::: Extrait à lire

Par Slim BEN YOUSSEF
Il faut considérer ceci : tout citoyen qui franchit la porte d’un service d’urgence doit être pris en charge immédiatement, sans préalable administratif ni exigence financière. À l’hôpital, le premier geste doit être médical, non bureaucratique. Recevoir, examiner, soigner : telle est la séquence juste. La vie s’impose, sans condition, sans délai, sans calcul. C’est la règle élémentaire d’un État qui se veut social.
Les incidents récents, à Gafsa et ailleurs, ont révélé des scènes indignes : un paiement exigé avant un soin, un formulaire réclamé avant un souffle. Là où l’ambulance se gare, la paperasse s’installe. Le guichet se croit juge, quand le seul verdict appartient au médecin.
Une signature avant une respiration ? La santé publique ne peut être pensée comme une marchandise. Elle est bien commun, droit premier, responsabilité partagée. Réformer, c’est revenir à trois impératifs clairs : égalité des citoyens, équité des soins, dignité des patients.
Reconstruire la santé publique, c’est aussi rebâtir ses murs fatigués, ses toits lézardés, ses machines hors d’âge. Nos hôpitaux ploient sous les fissures : couloirs qui craquent, matériels qui s’essoufflent, salles trop étroites pour contenir la douleur.
La réhabilitation exigera des ressources colossales, mais une nation se mesure à la tenue de ses hôpitaux autant qu’à la solidité de ses routes, la lumière de ses écoles, la célérité de ses services publics.
Au cœur de ce chantier, il y a des femmes et des hommes en blouses blanches : médecins, infirmiers, aides-soignants. Leur science est précise, leur geste sûr, leur dévouement intact, mais leurs conditions demeurent fragiles. Ils portent en même temps la fatigue et l’honneur, la lassitude et la compétence, la colère et la vocation. Donnons-leur des conditions justes : l’hôpital revivra, et avec lui la confiance d’un peuple.
Soigner avant de compter : voilà la seule devise d’un hôpital digne. Sauver d’abord, débattre ensuite : l’unique arithmétique qui vaille. Une règle de civilisation. Car, en fin de compte, une nation se reconnaît à sa salle d’urgence : miroir implacable de son État social, révélateur immédiat de sa justice réelle.

::::::

Consignes
1. Dans l'extrait, à qui appartient le seul verdict ?
2. Reproduisez fidèlement le passage de l'extrait qui va de « Au cœur de ce » jusqu'à « confiance d’un peuple. » inclus.
3. Résumez l'extrait en deux phrases.
Appuyez-vous exclusivement sur l'extrait.

::: Données fournies

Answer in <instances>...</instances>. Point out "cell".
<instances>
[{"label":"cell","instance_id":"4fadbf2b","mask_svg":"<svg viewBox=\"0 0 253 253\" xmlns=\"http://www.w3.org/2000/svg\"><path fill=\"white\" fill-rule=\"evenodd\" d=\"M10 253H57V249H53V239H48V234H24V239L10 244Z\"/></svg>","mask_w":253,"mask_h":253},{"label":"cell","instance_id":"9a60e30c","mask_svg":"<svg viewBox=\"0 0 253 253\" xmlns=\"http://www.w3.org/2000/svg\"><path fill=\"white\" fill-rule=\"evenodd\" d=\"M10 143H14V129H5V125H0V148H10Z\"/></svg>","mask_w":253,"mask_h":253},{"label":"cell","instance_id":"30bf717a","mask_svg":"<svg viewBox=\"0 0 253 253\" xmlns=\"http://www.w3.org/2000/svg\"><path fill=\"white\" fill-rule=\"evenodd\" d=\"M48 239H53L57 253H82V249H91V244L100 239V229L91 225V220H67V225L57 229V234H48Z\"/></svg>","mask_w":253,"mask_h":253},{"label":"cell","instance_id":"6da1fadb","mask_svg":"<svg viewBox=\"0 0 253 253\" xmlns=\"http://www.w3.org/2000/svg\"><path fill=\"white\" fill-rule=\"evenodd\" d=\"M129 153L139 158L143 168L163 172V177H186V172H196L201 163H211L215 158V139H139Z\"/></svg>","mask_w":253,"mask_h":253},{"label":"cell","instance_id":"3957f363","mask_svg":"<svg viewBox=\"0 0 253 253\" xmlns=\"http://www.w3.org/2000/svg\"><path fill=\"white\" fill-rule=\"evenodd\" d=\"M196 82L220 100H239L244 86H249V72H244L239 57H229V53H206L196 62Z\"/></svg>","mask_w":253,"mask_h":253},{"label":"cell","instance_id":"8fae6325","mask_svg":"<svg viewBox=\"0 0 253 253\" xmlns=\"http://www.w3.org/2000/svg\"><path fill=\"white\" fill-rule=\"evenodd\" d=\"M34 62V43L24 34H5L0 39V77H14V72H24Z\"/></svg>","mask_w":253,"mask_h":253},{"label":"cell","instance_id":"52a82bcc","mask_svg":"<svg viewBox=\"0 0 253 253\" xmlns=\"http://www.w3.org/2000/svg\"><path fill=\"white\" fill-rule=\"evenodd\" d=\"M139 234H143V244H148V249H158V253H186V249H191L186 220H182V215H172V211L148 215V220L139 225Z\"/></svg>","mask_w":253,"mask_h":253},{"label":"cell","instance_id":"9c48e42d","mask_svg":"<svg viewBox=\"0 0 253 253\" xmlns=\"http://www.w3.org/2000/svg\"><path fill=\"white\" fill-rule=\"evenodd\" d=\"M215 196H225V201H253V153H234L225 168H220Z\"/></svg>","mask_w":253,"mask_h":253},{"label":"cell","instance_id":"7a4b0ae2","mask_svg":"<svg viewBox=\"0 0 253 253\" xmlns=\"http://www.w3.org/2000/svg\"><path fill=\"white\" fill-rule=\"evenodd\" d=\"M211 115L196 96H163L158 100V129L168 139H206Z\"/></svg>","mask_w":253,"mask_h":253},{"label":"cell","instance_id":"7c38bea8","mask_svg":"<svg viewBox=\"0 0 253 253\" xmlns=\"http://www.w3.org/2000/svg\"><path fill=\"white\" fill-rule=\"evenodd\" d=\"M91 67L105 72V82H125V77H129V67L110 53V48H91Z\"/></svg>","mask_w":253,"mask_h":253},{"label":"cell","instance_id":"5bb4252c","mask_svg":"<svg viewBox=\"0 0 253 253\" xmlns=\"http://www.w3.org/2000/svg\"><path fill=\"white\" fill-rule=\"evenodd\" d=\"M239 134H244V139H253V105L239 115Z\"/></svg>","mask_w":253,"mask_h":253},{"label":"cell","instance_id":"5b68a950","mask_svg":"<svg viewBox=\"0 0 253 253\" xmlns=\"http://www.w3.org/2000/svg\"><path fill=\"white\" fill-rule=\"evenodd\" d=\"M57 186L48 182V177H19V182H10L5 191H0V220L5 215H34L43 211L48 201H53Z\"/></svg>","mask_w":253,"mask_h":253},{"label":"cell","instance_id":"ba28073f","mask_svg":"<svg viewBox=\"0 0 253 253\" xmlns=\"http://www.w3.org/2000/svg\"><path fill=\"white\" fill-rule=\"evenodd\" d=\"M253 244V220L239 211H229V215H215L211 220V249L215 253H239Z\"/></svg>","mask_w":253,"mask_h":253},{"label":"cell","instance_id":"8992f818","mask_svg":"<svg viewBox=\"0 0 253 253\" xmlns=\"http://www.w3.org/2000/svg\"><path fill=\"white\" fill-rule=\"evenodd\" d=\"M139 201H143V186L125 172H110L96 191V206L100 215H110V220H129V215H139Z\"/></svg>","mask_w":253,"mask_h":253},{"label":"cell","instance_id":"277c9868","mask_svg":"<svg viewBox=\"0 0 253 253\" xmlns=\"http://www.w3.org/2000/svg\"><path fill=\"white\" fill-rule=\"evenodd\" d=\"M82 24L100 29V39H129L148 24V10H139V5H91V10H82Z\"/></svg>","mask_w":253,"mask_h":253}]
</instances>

::::::

Réponses
1. Au médecin.

2.
Au cœur de ce chantier, il y a des femmes et des hommes en blouses blanches : médecins, infirmiers, aides-soignants. Leur science est précise, leur geste sûr, leur dévouement intact, mais leurs conditions demeurent fragiles. Ils portent en même temps la fatigue et l’honneur, la lassitude et la compétence, la colère et la vocation. Donnons-leur des conditions justes : l’hôpital revivra, et avec lui la confiance d’un peuple.

3. Tout citoyen qui arrive aux urgences doit être soigné immédiatement, sans préalable administratif ni exigence financière, car la santé publique est un bien commun et non une marchandise. Il faut aussi rebâtir des hôpitaux vétustes et donner des conditions justes aux soignants, car une nation se reconnaît à sa salle d'urgence.